• Vorliegender Textauszug
####

Ein Kunstwerk für sechs Euro
Foto: Stephan Eppinger

Die Artothek war zunächst Teil der Kölner Stadtbibliothek und die Kunstwerke fanden ihren Platz zwischen den Buchregalen. In den kommenden zehn Jahren verschwanden die Bücher immer mehr, bis nur noch die zeitgenössische Kunst übrig blieb. Seit 2008 ist die Artothek eigenständig und ist dem Kulturamt zugeordnet.

1500 Werke sind im Bestand der Sammlung der Artothek verzeichnet. Der Schwerpunkt der Sammlung liegt bei Künstler aus dem Rheinland — von Sigmar Polke und Gerhard Richter bis zu Günther Uecker. Dazu kommen internationale Künstler mit ihren Werken. „Damit bietet unsere Sammlung einen eindrucksvollen Einblick in die rheinische Kunst seit unseren Anfängen in den 70er“, sagt Astrid Bardenheuer, die seit 2014 die Artothek leitet.

####

• Kurze Aufgabe
Seit welchem Jahr ist die Artothek laut dem Textauszug über die Artothek eigenständig?

• Datenauszug
####

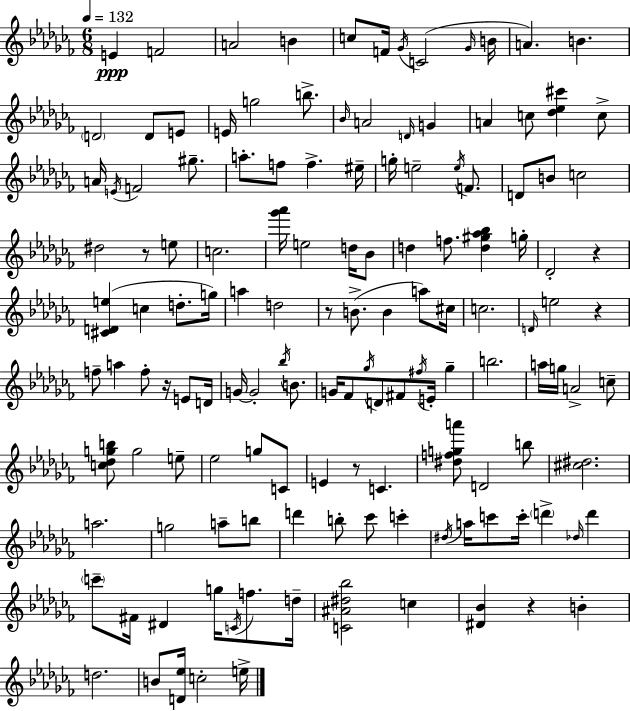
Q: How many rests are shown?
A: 7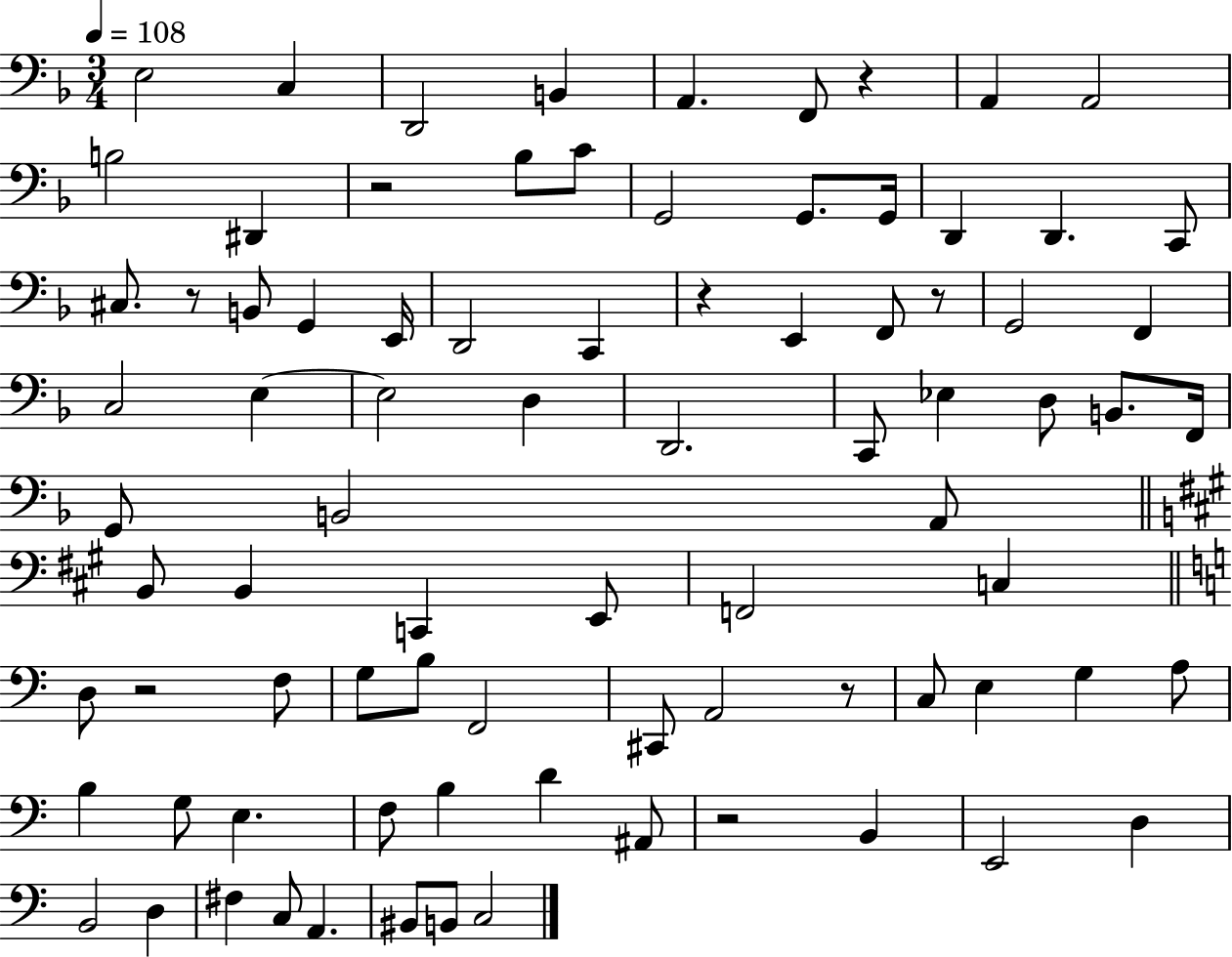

####

• Lösung dazu
Seit 2008.